Especialistas recomendam cautela a produtores de soja

Os mercados internacionais observam a oferta global de soja de forma estável. Nas últimas semanas, o preço da oleaginosa e as estimativas de produção se mantiveram no mesmo patamar do ano anterior. No Brasil, a expectativa é que sejam colhidas algo em torno de 111 milhões de toneladas do grão

Moacir Neto

Novamente, a chuva complicou a vida dos sojicultores goianos. Até o momento, a colheita atingiu apenas 35% da área. Pouco, na comparação com os números da safra anterior, em igual período, quando mais de 50% de área fora colhida.
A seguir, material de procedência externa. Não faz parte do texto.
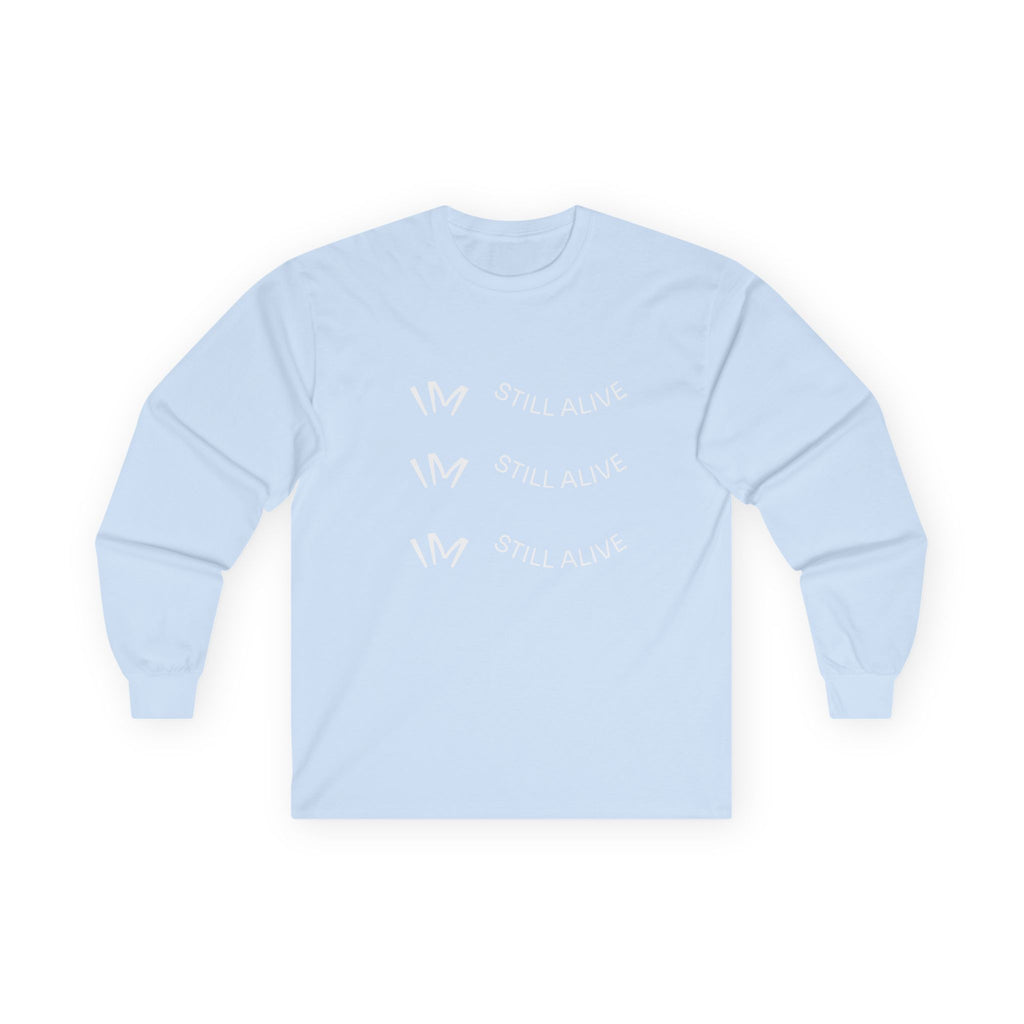I’m Still Alive Statement T Shirt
Desde o início do mês, o preço da soja ofertada subiu 6% em Goiás, passando de R$ 60 para R$ 65, a saca. O cenário para a commodity é de poucas alterações na atual safra. Mas o perigo está em não acompanhar o humor do mercado, sob pena de perdas de rentabilidade acima do previsto, dizem especialistas. Os números são do Instituto para o Fortalecimento da Agropecuária de Goiás (Ifag).

Mesmo com relativa estabilidade, especialistas alertam para que o produtor mantenha sua atenção voltada ao mercado, evitando que períodos de volatilidade interfiram na rentabilidade das lavouras de soja no País. Para o vice-presidente do Comitê Estratégico Soja Brasil (Cesb), Leonardo Sologuren, o agricultor deve estar atento às relações de troca. “Sabemos que o planejamento é fundamental para que o produtor tenha bons resultados. Realizar a conta de quantos sacos de soja ele precisa atualmente para comprar insumos para a próxima safra é fundamental para manter o equilíbrio das contas”, explica, por meio de assessoria.
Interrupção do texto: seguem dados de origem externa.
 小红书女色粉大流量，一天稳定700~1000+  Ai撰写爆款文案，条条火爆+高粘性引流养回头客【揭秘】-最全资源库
Os mercados internacionais observam a oferta global de soja de forma estável. Nas últimas semanas, o preço da oleaginosa e as estimativas de produção se mantiveram no mesmo patamar do ano anterior. No Brasil, a expectativa é que sejam colhidas algo em torno de 111 milhões de toneladas do grão, conforme estima a Companhia Nacional de Abastecimento (Conab), o que representa uma safra ligeiramente menor do que a anterior, cerca de 1%. Entre os fatores que influenciaram essa pequena queda, está o clima, que em alguns estados fez com que o plantio e a colheita sofressem atrasos. E também interferiu no manejo, sobretudo na hora de aplicar defensivos contra a ferrugem-asiática da soja.
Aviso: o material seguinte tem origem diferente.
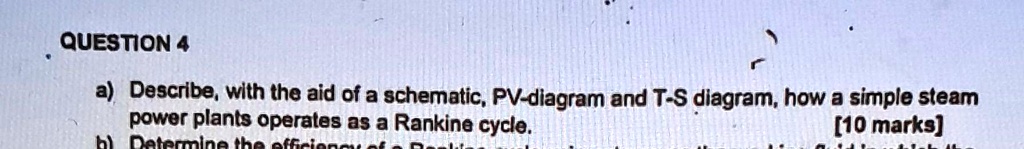 SOLVED: QUESTION4 a, Describe, with the aid of a schematic,PV-diagram ...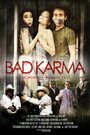 Фильм «Bad Karma» смотреть онлайн фильм в хорошем качестве 720p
Já o Centro de Estudos Avançados em Economia Aplicada, da Escola Superior de Agricultura Luiz de Queiroz, Universidade de São Paulo (Cepea/Esalq/USP), afirma que apenas choques mais expressivos de oferta global podem impactar mais seriamente as cotações no decorrer deste ano. Em outro cenário, as exportações brasileiras devem crescer mais de 3,5%, e chegar a cerca de 65,5 milhões de toneladas nesta temporada. Isso pode ser reflexo da revisão para baixo do Departamento de Agricultura dos Estados (USDA, na sigla em inglês), sobre a expectativa de exportação local de soja, o que eleva a expectativa de estoques finais da safra 2017/2018.

Mesmo com o cenário estável o produtor pode acompanhar de perto as variações cambiais e as taxas de juros nos Estados Unidos. “Se a moeda americana valorizar, a soja brasileira pode ficar mais competitiva, mesmo que ligeiramente. Isso pode representar ganhos em contratos de venda para o produtor brasileiro. Sempre existe a possibilidade de, ao invés de vender a soja em maio, realizar o rendimento em junho”, comenta Sologuren, que é agrônomo com mestrado em economia.

O cenário político atual do Brasil, que tem eleições em outubro, precisa ser acompanhado de perto pelos produtores. “Apesar do aparente descolamento entre política e economia, o produtor quer saber a direção que o País vai tomar com o pleito, realizado no segundo semestre, já que isso pode determinar políticas econômicas para a diminuição de gargalos, como armazenagem e infraestrutura para escoamento da safra.”